I've since added another exercise to each day with limited sets and intensity. I've also incorperated my sled pulls into one of my workout days instead of off days.
All these changes have been very gradual and have not interfered with my recovery. Things are going well. Here's my current routine:
OH Press - 5/3/1 Protocol
OH Press (65%) - 2 Sets of 10
Bar Dips - 2 sets of 10
Chin-Ups - 20 singles
L-Fly - 2 sets of 20
Deadlift - 5/3/1 Protocol
Deadlift (65%) - 2 Sets of 10
Sled Pulls - 4 laps
Weighted Sit-Ups - 2 Sets of 20
Bench - 5/3/1 Protocol
Bench (65%) - 2 Sets of 10
Incline Press - 2 sets of 10
Dumbbell row - 10 Sets of 2
Curls -2 Set of 20
Squat - 5/3/1 Protocol
Squats (65%) - 2 Sets of 10
S.l.d.l. (65%) - 2 sets of 10
Heel Raises - 2 sets of 20
I've also started adding complexes on my deload week. Just hitting the main lift and then some light complexes. I'll report on that later.
I posted this to my blog a few weeks ago - I think it's applicable here:
Recently, I've been doing a five-minute EDT session at the end of my regular training sessions. It's important not to allow it to escalate into a "rush-reps-and-run-from-exercise-to-exercise-constant-attention-to-time-remaining-metcon-workout". Assuming a decent work capacity and done in a less intense manner, I feel it can be a good way to add some training volume and/or work weaknesses WITHOUT significantly impacting recovery .
The other day, I did the following after a session of kettlebell snatches:
KB Jerks: x10,10,8,12
Total Time: 4:53
Total Sets: 8 sets
Total Reps: 62 reps
Five minutes. Only five, not more.
Thanks Sensei. Valuable information.
Increasing work capacity is a very broad concept. If you mean you want to increase the amount of work you do I say just slowly add more work and reps. If you mean you want to recover faster than you might actually have to back off a bit (mostly on your main exercises). Regardless here are a few things that I find helpful.
1) High rep work on bw exercises (pushups, pullups, squats, abs, etc)
2) Not training to failure
3) Sled and Prowler
4) Doing your cardio on the sameday as you lift
5) Doing light cardio such as light sled, walking, elliptical, etc on off days
6) Active recovery
7) Slowly increasing volume
8) Stretching and foam rolling
Everyone else here is obviously quite a bit more informed/experienced than me, but if I may chime in about foam rolling. From my experience it really does wonders to help with recovery. I couldn't tell you the exact science behind it but when lifting heavy and often, after I added contrast showers and foam rolling, my recovery increased rather noticeably. I usually just did a quick 2-3 minute IT band, glute, adductor roll before workouts mostly for mobility and then 2-3 times a week when I could find time do a nice 20-30minute full body foam roll while listening to music or television really helped overall full body recovery.

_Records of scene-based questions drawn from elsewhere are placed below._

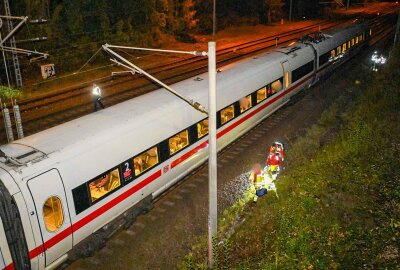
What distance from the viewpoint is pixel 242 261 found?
872cm

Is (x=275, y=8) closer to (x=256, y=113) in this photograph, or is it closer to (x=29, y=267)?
(x=256, y=113)

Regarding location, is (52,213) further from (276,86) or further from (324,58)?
(324,58)

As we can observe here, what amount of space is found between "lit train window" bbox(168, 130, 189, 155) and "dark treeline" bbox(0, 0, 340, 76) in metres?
22.5

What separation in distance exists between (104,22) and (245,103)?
24.8m

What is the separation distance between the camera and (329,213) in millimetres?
9562

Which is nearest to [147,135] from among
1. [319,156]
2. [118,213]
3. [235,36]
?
[118,213]

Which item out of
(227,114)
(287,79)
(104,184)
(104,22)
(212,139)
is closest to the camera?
(212,139)

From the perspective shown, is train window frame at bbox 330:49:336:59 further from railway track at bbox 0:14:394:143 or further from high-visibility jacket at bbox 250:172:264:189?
high-visibility jacket at bbox 250:172:264:189

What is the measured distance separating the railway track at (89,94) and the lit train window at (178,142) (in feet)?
28.8

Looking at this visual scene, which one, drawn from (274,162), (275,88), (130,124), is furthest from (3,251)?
(275,88)

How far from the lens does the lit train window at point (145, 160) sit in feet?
33.6

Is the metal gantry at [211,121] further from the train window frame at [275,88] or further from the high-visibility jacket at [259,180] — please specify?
the train window frame at [275,88]

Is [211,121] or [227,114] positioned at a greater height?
[211,121]

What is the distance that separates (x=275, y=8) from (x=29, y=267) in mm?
58777
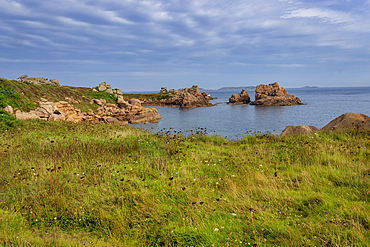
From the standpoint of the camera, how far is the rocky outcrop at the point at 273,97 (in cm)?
9459

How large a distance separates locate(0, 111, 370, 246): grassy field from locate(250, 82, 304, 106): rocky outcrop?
94.3 metres

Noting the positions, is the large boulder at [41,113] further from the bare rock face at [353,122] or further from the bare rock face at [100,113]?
the bare rock face at [353,122]

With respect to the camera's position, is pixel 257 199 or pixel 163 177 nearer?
pixel 257 199

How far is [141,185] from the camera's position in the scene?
5383mm

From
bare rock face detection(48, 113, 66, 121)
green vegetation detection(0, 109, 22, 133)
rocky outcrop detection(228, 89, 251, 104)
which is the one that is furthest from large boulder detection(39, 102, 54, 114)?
rocky outcrop detection(228, 89, 251, 104)

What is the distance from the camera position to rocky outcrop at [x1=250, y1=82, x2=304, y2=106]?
310 feet

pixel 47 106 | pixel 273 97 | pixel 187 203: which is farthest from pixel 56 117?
pixel 273 97

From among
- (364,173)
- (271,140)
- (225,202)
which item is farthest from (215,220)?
(271,140)

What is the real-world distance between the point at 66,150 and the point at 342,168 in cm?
937

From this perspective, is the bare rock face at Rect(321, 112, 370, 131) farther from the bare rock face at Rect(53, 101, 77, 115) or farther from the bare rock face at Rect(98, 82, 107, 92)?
the bare rock face at Rect(98, 82, 107, 92)

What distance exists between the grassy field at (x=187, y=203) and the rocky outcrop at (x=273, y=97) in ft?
309

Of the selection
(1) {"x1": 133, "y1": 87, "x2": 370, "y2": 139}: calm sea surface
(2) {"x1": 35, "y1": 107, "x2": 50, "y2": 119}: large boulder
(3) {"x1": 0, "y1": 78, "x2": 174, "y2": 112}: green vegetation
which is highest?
(3) {"x1": 0, "y1": 78, "x2": 174, "y2": 112}: green vegetation

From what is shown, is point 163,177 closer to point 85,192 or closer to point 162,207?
point 162,207

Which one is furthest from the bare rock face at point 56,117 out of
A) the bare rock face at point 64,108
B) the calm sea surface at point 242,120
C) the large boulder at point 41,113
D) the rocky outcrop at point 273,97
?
the rocky outcrop at point 273,97
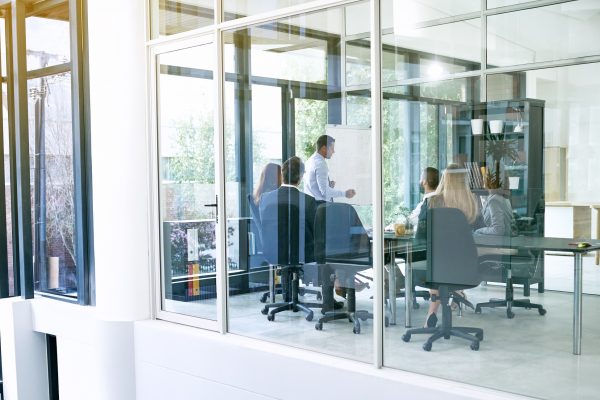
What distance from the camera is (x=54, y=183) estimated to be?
790 cm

Does foam rolling help with actual recovery (CNS etc.) or is it more for stiffness, pain, and mobility?
I've found it to be more of a help with pain, stiffness, and mobility. I suppose if that helped you relax more between training sessions, it could theoretically help with CNS recovery, but I haven't noticed any difference in that aspect.